Because phishing schemes can take on so many forms, it is also significant to let your clients know how your firm will be communicating with them and how you will be asking them to provide you with the information you need to prepare their returns. Don’t limit your interaction only to individual clients; consider, businesses are also targeting of phishing schemes and likely to be very receptive to any support you can give them to help mitigate their cybersecurity risks.

Allow clients know how you are serving to protect their sensitive information.


Your clients may be quite nervous about the potential for phishing scams, particularly at this time of year when the media is full of stories about data breaches and identity theft. This is a great time to remind your clients of how your firm is not only helping to keep their data safe and secure, but also committed to protecting clients’ sensitive information during tax season and beyond.In calculation to explaining how you store, secure and exchange tax documentation, make sure that your clients know the information security protocols that you use internally with your employees, and within your workflow, to give them peace of mind and instill further confidence in your firm.

Deliver your clients with easy, do-it-yourself safeguards.


There’s no doubt that your clients will look to your firm to take the lead when it comes to helping them protect the data used to file their tax returns. However, your clients should also know that they have a accountability to do their part in keeping scammers at bay. Here are some easy protections you can educate your clients about that they can proactively implement to reduce the chance of being a phishing victim:Evading the use of email to transmit profound information and, instead, using the secure tools provided by your firm, such as client portals, collaborative article sharing platforms and cloud-based data storage.

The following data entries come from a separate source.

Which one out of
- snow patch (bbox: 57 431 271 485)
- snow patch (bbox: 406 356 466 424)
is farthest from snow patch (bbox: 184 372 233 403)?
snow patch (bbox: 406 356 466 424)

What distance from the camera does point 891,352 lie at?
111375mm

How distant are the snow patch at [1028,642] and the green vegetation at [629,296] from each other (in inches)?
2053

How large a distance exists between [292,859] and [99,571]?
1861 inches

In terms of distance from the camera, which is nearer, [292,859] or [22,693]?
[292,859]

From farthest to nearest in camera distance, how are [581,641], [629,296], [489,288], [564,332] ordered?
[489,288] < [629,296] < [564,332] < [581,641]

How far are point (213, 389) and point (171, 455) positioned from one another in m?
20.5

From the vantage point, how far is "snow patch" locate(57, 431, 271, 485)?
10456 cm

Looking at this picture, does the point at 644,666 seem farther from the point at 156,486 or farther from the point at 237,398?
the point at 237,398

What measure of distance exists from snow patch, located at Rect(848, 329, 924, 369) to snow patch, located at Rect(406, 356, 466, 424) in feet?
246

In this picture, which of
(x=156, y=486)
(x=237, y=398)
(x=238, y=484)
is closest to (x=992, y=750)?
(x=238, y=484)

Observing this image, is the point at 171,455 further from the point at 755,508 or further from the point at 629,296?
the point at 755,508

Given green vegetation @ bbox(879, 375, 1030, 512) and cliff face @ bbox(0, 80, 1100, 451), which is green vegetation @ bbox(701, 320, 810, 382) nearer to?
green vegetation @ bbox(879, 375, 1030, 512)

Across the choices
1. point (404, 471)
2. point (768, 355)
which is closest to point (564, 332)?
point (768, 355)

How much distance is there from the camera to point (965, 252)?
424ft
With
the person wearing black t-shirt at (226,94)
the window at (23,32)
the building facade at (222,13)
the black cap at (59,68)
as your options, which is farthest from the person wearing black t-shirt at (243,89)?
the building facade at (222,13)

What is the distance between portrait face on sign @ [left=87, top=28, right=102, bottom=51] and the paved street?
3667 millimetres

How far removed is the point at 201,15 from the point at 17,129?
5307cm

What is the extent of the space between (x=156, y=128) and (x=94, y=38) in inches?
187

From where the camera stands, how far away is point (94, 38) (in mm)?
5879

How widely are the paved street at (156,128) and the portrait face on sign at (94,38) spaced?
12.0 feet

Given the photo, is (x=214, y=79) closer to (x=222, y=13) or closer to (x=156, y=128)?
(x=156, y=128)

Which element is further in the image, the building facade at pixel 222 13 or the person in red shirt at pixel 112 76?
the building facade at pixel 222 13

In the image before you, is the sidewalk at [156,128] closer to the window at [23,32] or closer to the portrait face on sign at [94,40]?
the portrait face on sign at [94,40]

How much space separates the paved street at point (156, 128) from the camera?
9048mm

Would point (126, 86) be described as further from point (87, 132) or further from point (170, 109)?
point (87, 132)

    • Deleting suspicious emails.
    • Not ticking on email links or opening attachments if something seems “phishy,” or otherwise unsafe.

Altering their email and computer passwords often, and not sharing them with others.
Tax season scams are unfortunate, but they also present an opportunity for your firm to further its position as your clients’ trusted advisor by proactively helping them to avoid taking the bait when threatened with phishing scams and reinforcing your firm’s dedication to information security.